Case study

Dance movement psychotherapist — Anna Wood

Anna enjoys the variety of her role, both in terms of the clients she sees and the settings she works in. Discover more about the rewards of working as a dance movement psychotherapist

How did you become a dance movement psychotherapist?

I studied for an MA in Dance Movement Therapy at Goldsmiths University. During my studies, I networked wherever I could and grasped opportunities to develop my own identity as a practitioner. For example, I found placements in my time off to further my experience and to meet like-minded professionals. I attended workshops and seminars outside of the course and worked part time in a variety of organisations and sectors to find out which client group I wished to work with. This shifted and changed along the way as I got to know where my skills were best suited.

I got my current job with Octavia House Schools from the placement I did in my final year of study. I work as a qualified dance movement psychotherapist (DMP) with children aged 4 to 14.

What's a typical day like?

I work with themes of attachment, relationships, boundaries, containment, loss, rejection and a sense of self.
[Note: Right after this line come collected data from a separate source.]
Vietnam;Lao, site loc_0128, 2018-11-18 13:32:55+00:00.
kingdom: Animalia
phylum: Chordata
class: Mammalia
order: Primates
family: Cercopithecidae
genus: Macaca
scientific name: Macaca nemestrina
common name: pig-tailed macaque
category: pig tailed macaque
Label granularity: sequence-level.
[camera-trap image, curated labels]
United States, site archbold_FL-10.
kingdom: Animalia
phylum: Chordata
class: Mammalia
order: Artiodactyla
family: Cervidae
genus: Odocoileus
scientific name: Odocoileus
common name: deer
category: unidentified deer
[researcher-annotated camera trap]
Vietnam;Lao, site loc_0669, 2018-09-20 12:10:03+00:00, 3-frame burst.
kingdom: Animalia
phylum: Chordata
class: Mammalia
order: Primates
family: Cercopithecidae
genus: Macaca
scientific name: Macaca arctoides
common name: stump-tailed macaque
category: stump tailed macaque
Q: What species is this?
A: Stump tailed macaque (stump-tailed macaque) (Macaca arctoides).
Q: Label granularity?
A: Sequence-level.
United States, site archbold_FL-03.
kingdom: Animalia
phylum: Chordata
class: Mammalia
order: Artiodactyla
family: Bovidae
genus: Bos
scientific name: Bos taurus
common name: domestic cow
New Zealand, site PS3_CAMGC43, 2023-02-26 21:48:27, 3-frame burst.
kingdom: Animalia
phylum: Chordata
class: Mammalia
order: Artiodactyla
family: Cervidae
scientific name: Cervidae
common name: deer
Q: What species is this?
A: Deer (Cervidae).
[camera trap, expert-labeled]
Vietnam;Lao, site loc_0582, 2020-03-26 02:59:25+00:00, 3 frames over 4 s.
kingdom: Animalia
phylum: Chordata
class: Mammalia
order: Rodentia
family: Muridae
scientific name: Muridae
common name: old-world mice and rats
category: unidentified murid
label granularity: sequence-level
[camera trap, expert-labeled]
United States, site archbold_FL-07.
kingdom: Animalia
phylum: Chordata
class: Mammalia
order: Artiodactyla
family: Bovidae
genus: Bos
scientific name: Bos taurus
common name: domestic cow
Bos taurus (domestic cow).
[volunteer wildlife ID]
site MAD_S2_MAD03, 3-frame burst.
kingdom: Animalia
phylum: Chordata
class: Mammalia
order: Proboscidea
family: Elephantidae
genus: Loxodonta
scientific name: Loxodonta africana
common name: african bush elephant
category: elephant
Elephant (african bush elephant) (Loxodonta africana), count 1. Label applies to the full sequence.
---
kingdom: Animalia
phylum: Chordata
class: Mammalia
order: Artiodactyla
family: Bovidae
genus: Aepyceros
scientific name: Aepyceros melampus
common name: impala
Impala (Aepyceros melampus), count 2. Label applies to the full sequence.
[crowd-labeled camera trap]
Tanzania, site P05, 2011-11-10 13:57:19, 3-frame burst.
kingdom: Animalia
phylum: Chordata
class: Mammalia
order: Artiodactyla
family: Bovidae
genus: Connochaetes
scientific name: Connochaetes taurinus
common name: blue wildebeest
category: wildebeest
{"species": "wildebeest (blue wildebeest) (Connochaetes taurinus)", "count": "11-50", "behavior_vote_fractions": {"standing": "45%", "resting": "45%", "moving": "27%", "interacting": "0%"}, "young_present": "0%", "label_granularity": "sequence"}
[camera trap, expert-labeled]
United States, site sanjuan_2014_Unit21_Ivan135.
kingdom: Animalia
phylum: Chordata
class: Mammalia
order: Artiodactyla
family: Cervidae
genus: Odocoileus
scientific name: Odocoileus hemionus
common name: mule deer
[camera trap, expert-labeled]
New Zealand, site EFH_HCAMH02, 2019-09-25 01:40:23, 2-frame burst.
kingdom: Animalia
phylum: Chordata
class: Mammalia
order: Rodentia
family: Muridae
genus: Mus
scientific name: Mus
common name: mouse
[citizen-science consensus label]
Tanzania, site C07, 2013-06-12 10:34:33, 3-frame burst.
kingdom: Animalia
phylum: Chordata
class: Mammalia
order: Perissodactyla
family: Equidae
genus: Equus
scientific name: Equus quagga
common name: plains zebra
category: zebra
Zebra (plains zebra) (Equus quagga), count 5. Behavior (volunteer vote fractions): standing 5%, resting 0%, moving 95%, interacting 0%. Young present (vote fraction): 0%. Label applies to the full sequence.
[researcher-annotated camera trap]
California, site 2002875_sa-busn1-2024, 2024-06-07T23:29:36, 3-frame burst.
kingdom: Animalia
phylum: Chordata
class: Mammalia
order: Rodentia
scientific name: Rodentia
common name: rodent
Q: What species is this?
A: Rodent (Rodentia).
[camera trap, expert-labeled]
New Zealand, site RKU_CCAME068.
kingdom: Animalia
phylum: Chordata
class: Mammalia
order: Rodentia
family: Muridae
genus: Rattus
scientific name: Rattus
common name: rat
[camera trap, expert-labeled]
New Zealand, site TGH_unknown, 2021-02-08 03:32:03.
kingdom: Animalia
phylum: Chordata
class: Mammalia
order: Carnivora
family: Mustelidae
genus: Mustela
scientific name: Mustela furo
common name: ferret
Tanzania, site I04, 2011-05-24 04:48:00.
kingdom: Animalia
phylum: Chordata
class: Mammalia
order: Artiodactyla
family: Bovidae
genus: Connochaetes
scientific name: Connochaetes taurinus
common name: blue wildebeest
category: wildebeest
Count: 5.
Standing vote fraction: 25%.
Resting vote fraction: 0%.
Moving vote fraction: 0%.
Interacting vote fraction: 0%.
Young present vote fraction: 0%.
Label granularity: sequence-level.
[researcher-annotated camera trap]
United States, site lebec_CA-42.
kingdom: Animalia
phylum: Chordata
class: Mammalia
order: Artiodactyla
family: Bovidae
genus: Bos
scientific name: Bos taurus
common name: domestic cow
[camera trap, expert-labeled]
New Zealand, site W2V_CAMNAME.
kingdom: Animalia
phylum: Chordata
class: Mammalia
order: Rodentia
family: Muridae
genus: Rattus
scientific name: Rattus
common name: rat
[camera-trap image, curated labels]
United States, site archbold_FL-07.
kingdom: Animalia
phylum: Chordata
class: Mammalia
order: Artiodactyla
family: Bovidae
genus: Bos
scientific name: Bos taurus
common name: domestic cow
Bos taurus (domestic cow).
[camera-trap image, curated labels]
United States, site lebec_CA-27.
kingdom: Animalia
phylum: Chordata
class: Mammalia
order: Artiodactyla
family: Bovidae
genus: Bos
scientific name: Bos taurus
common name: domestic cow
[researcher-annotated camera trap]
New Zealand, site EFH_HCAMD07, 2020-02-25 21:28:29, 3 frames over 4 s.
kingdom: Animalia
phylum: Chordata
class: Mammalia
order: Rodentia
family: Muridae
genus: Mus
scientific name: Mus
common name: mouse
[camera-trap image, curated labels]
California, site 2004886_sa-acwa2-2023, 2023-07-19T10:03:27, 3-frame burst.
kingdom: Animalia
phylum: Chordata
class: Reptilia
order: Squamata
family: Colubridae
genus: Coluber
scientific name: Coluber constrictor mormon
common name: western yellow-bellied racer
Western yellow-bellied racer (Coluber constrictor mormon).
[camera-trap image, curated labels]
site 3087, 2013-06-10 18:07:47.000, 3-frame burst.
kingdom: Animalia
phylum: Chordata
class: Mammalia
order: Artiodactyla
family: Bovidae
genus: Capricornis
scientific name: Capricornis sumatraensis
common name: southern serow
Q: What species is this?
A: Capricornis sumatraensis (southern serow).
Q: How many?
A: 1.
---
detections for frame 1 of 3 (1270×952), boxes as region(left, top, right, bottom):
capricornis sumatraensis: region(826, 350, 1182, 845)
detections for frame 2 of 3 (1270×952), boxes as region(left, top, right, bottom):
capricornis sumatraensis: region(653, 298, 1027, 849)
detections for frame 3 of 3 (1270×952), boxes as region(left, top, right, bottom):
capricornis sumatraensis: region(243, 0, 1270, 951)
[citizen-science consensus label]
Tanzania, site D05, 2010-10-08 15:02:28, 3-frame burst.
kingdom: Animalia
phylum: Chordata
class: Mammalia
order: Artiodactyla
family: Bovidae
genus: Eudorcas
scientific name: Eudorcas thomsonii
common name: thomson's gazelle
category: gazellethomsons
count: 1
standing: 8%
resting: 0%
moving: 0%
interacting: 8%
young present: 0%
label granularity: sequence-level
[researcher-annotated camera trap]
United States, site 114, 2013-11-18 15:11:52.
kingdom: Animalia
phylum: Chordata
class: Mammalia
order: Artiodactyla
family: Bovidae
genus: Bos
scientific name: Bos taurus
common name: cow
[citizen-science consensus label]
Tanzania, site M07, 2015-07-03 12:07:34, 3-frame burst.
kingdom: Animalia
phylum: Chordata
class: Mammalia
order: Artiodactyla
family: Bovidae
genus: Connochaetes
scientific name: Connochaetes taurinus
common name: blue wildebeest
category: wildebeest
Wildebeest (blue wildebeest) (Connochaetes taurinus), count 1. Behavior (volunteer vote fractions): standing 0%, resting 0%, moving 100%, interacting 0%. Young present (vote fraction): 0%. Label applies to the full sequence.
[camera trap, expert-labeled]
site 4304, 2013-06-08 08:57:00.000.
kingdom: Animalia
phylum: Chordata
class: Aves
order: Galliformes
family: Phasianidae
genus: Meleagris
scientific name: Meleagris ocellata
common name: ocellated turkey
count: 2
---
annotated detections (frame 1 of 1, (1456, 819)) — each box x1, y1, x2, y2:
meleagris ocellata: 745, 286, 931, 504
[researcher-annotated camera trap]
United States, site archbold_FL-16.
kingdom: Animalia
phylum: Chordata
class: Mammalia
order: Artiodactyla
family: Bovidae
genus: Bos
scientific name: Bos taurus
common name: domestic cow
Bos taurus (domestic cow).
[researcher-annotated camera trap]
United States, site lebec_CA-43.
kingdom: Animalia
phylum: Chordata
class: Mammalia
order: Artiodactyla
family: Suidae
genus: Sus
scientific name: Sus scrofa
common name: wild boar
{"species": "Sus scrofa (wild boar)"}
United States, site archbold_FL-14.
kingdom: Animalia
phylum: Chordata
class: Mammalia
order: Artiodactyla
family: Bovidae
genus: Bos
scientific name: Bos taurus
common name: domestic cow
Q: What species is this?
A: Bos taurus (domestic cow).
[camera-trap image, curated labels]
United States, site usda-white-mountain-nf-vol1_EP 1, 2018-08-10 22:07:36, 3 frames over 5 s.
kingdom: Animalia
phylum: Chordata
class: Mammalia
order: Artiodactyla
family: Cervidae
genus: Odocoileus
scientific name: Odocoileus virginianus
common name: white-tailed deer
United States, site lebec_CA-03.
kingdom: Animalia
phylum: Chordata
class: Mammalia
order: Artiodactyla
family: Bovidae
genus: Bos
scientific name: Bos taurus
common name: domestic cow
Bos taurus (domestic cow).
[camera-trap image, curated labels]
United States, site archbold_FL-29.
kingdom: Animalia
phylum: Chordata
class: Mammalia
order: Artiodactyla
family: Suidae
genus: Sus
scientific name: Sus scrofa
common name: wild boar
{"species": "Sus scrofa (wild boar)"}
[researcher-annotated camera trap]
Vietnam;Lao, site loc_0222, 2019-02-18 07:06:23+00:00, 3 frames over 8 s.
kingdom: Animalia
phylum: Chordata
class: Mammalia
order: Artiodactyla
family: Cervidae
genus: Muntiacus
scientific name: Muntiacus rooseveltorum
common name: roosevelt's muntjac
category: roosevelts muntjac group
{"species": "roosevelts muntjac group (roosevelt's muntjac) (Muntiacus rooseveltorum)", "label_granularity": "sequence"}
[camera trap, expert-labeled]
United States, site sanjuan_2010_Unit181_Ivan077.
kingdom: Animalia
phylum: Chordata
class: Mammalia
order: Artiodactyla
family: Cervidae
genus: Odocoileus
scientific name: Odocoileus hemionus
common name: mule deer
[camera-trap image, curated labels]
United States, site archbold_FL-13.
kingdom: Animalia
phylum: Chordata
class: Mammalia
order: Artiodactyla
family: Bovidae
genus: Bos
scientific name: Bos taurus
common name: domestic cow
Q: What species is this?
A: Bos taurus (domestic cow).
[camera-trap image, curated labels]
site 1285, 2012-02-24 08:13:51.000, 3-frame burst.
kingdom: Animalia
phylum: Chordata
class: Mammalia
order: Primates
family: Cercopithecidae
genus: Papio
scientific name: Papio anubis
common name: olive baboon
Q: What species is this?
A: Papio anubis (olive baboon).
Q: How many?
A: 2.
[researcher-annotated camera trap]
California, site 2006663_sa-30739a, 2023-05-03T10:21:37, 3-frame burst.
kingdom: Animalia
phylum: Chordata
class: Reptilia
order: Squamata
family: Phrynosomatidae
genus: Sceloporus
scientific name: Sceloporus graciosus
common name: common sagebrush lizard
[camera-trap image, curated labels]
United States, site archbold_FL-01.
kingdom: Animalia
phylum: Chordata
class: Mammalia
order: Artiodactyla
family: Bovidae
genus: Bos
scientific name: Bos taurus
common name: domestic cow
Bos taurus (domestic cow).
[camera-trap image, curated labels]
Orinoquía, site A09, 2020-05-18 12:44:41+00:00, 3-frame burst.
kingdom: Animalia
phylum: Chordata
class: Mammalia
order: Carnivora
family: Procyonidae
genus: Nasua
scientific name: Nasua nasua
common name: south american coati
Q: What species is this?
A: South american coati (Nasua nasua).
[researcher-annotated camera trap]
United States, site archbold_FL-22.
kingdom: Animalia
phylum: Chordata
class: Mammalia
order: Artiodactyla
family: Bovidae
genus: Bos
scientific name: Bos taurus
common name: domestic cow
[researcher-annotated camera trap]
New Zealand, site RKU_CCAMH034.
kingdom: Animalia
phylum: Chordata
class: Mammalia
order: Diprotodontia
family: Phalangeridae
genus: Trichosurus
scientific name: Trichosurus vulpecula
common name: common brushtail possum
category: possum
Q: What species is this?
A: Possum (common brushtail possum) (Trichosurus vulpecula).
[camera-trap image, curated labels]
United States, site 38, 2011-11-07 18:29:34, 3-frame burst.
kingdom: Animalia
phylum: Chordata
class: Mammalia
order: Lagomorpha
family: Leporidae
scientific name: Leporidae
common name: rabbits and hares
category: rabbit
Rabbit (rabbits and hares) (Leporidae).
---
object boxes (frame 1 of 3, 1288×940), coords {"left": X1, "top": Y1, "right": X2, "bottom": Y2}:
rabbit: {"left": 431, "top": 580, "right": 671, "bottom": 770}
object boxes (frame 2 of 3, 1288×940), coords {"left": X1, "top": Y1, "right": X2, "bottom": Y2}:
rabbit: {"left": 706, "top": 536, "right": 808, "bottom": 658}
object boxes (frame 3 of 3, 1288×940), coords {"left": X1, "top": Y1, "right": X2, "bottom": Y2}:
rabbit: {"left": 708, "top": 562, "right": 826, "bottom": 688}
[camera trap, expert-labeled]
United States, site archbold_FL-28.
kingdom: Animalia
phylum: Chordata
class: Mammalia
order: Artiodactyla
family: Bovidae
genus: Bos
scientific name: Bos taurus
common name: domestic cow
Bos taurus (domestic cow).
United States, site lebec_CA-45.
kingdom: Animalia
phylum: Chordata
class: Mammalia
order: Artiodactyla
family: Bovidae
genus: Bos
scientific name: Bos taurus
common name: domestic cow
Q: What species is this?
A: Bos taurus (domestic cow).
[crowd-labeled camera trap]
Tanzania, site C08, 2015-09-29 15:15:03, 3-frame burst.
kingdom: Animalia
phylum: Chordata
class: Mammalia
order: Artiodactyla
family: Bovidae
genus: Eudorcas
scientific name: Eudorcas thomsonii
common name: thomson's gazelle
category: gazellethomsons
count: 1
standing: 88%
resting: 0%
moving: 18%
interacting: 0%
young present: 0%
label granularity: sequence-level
On a daily basis, this means running one-to-one sessions, offering group work in the form of nurture groups, and running staff training workshops and staff reflection groups.

I also co-facilitate a whole school sensory and regulation programme with the occupational therapist. This support is offered in and out of class and works closely with the school curriculum. I work within a multidisciplinary team of therapists and also alongside external professionals such as social workers and child and adolescent mental health services (CAHMS) staff.

In addition to my work at school, I'm also contracted as a DMP on short-term projects offering DMP and creative arts facilitation in mainstream schools, charity-based organisations and in the private sector. This provides me with a different experience of how to work with children therapeutically through the medium of movement. Here I run one-to-one group sessions, movement workshops for families, parents and carers and experiential workshops to meet the staff's continuing professional development (CPD) needs.

How relevant is your Masters degree?

My Masters degree is extremely relevant to my job and I'm continuing to build on, and develop, the skills I learned when training.

What do you enjoy about your job?

I enjoy working within different sectors and liaising and working alongside medical professionals, such as doctors and nurses.

Every day is different and although it holds many challenges, where I have to be versatile as I step into different roles and different organisations, I love the colourful nature of my job.

What are the challenges?

The nature of the work can be very challenging and the school I work in is based on a therapeutic community model. Therefore, as a professional it's about modelling healthy relationships throughout the school.

Where do you hope to be in five years?

I attend regular CPD courses and also focus on my academic writing for peer reviewed journals. In the future I hope to complete my PhD and lecture at a university, alongside my practice.

Any advice for others interested in dance movement psychotherapy?

Make sure you work to the best of your ability, go the extra mile and network with other professionals as this will maximise your opportunities. Be patient and have belief in yourself.